▶ **Passage shown**:
····················

Mycatmax · 16/11/2023 15:43

I just don’t understand why you were bullied into submission.

What a shame you can’t stand up to him.

Flibbertygibbetty · 16/11/2023 15:46

I understand why you are upset. I would be too. I think it’s important for you to do things and be happy with it because YOU want to do them and it makes you happy. Just be responsible for your own feelings and responses and try not to need affirming from DH when something matters to you. It is enough that it does though understandable that you want him to share these feelings. I agree with PP that maybe it’s because it was a time when you were centre stage though so he doesn’t place the same value in it, but he could have a bit of empathy.

Please get your precious bundles back together and find somewhere else to store them. I would definitely be really annoyed if DH put stuff in myspaces without asking so I get that bit. Have you got a loft, airing cupboard, spare kitchen unit, space in DC’s rooms instead? Please don’t give inon this as it sounds as though it really matters to you.

ErmWhatever · 16/11/2023 15:47

Voted YABU because you're being an absolute wet wipe. Your husband prioritizes his own shit over anyone else's because he is selfish. And you're an enabler.
Put the stuff back in the boxes and tell him to do one.

····················

▶ **Information shown**:

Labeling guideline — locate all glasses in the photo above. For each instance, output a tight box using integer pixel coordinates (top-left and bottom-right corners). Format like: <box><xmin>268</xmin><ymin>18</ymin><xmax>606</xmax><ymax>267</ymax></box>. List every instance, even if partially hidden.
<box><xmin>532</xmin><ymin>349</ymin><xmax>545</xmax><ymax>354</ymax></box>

····················

▶ **Instruction**: Name every alternative storage place that the forum thread proposes for the bundles. The listing has nothing to do with the forum thread.

▶ **Exercise output**:
- a loft
- an airing cupboard
- a spare kitchen unit
- space in DC's rooms